Because supplemental disclosures contained in proxy statements prepared in the context of corporate mergers do not affect shareholders one way or the other, they should not provide plaintiffs lawyers with the means to get paid in shareholder litigation, three law professors argue in a paper summarized on the Harvard Law forum for corporate governance and financial regulation that is also available for download on SSRN.

Doing away with such supplemental disclosures might have the added bonus of dampening shareholder litigation altogether, the law professors suggest.

According to Steven Davidoff, professor at the Ohio State University College of Law, Jill Fisch of the University of Pennsylvania, and Sean Griffith of Fordham University, nearly every merger these days leads litigation, and these disputes are often settled by agreeing to include supplemental disclosures in the proxy statement.

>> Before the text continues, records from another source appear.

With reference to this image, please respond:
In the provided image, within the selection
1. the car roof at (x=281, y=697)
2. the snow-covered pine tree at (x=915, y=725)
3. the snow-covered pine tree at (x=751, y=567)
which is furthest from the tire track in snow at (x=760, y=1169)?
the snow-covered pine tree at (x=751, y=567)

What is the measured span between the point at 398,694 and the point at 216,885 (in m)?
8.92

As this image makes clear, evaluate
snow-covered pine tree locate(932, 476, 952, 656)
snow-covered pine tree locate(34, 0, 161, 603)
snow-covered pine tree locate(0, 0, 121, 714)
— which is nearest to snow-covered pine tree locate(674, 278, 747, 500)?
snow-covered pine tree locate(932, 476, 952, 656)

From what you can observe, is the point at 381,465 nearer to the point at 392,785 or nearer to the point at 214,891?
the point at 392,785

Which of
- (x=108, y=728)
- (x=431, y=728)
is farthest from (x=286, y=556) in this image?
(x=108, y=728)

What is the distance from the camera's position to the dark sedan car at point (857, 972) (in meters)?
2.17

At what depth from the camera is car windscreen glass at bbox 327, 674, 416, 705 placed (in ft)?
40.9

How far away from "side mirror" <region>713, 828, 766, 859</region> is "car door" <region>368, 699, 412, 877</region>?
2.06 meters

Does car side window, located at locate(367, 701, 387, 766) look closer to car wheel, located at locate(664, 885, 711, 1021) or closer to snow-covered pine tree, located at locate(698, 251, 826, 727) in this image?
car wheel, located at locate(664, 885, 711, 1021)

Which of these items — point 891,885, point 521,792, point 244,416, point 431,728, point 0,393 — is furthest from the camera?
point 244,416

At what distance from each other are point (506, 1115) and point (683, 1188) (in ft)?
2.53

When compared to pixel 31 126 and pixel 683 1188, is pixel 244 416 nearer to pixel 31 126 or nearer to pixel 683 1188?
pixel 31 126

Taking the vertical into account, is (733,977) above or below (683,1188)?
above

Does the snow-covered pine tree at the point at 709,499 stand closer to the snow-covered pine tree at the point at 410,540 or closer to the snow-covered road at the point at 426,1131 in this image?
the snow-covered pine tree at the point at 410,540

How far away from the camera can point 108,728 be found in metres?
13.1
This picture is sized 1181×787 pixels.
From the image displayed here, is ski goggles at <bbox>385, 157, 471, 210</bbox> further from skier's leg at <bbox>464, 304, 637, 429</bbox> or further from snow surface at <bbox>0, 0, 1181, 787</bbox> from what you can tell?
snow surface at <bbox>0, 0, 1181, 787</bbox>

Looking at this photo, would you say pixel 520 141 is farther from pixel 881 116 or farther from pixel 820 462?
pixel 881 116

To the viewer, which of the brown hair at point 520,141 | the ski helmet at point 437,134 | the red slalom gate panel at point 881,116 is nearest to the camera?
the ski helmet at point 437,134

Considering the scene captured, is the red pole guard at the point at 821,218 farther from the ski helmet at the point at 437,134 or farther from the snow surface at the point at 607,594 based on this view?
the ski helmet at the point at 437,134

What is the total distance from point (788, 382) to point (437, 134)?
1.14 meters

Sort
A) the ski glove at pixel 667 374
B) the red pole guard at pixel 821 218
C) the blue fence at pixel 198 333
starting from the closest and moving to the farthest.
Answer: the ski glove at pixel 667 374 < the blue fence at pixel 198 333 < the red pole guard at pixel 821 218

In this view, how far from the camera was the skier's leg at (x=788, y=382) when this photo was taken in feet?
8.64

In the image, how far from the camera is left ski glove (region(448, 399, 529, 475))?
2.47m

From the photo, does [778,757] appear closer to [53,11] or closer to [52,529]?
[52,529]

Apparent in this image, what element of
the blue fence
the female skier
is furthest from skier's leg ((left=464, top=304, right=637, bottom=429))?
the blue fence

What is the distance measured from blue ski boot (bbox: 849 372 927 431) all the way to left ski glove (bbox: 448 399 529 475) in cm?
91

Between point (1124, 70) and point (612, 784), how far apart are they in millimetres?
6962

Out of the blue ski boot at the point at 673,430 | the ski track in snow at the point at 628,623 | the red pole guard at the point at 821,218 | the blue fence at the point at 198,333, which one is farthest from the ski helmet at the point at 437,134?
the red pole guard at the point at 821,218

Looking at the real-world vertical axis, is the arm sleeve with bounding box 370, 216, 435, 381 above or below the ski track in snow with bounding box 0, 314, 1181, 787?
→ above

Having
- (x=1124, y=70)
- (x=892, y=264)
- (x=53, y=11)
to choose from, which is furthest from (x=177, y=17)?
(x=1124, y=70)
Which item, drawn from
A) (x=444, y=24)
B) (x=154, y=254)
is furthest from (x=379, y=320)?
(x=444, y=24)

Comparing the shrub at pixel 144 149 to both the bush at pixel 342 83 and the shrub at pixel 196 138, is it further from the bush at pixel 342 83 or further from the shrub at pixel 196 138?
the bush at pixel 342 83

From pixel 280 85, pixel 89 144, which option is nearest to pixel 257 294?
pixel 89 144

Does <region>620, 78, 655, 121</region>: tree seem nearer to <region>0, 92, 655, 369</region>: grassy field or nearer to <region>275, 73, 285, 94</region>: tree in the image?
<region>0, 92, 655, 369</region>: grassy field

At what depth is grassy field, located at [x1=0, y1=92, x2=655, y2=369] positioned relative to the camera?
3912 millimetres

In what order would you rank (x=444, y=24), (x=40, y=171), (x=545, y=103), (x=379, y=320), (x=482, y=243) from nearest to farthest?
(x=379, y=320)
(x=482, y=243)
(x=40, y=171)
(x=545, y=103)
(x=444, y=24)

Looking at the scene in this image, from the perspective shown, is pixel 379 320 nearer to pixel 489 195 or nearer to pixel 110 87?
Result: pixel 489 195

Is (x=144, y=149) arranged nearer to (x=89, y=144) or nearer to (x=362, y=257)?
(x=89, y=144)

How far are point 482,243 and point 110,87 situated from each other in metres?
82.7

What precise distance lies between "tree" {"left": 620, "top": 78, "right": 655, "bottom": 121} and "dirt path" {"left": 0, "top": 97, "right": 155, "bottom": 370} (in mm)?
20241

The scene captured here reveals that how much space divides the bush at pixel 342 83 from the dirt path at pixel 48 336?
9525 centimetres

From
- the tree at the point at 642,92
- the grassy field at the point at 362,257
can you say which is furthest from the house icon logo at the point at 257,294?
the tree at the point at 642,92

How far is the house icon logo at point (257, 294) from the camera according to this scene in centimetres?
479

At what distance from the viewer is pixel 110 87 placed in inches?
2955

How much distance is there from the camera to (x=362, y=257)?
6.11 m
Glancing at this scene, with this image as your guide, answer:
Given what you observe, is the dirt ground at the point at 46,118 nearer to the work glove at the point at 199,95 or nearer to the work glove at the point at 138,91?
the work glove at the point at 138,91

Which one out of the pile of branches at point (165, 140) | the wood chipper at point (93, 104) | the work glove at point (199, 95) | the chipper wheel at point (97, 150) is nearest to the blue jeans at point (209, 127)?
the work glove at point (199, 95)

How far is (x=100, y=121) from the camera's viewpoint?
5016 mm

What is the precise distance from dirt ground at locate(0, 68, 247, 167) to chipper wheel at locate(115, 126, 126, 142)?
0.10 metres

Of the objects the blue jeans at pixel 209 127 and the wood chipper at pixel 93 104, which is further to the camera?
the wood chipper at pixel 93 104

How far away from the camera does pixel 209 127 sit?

As the professors write, “In a negotiated settlement, plaintiffs will characterize supplemental disclosures in the merger proxy as producing a corporate benefit, and defendants will typically not oppose the characterization, as they are happy to pay off the plaintiffs’ lawyers and get on with the deal.”

“The supposed benefits of these settlements,” they continue, “thus are rarely tested in adversarial proceedings. Knowing this creates a strong incentive for plaintiffs’ attorneys to file claims, put in limited effort, and negotiate a settlement consisting exclusively of corrective disclosures. But is there any real value to these settlements? Our answer to this question, based on a new empirical study, is no.”

In their study, the professors looked at a sample of 453 large public company mergers negotiated over a period from 2005 through 2012 and found that supplemental disclosures did not, as some might suppose, cause shareholders to feel less positive about the merger, and therefore vote against it. The disclosure had no effect, the professors write.

“We therefore conclude that courts should reject disclosure-only settlements as a basis for attorney fee awards. We argue that the simplest mechanism for achieving this result would be for courts to stop recognizing supplemental disclosures as a basis for “corporate benefit.” This change would strike directly at the engine that empowers excess litigation activity.”